- **Text extract**:

The orientation of topographical maps is always north. In other words, north is always pointing up. Topo maps are specifically designed to be used easily with a compass.
Topo maps also have a grid. This grid separates the map into many small square sections. This makes it easier to read the map, to use a compass, and to discuss your location with other people. It is easier to say "I am in grid A5" than it is to say "I am at N40'0.1 by W103'45.6." This grid is made by drawing lines some distance apart that run north-south and then drawing lines that run east-west that same distance apart. This results in a square pattern on the map. These lines are also useful when using a compass.
Before the Activity
- Read through all the steps of the activity.
- Print out Topographical Worksheet 1 and Topographical Worksheet 2 for each student.
With the Students
- Ask students if they have ever used a topographical map before. What does a topo map look like? How are they helpful? Discuss the features of topographical maps as described above.

- **Stored data**:
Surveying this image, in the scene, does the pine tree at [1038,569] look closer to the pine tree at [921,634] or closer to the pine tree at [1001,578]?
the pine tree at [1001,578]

- **To be done**: In the topographic map text, change each "compass" to "GPS receiver" in the part that opens with the words containing "Topo maps also" and closes with "for each student.", and write out that part.

- **Solution for this task**:
Topo maps also have a grid. This grid separates the map into many small square sections. This makes it easier to read the map, to use a GPS receiver, and to discuss your location with other people. It is easier to say "I am in grid A5" than it is to say "I am at N40'0.1 by W103'45.6." This grid is made by drawing lines some distance apart that run north-south and then drawing lines that run east-west that same distance apart. This results in a square pattern on the map. These lines are also useful when using a GPS receiver.
Before the Activity
- Read through all the steps of the activity.
- Print out Topographical Worksheet 1 and Topographical Worksheet 2 for each student.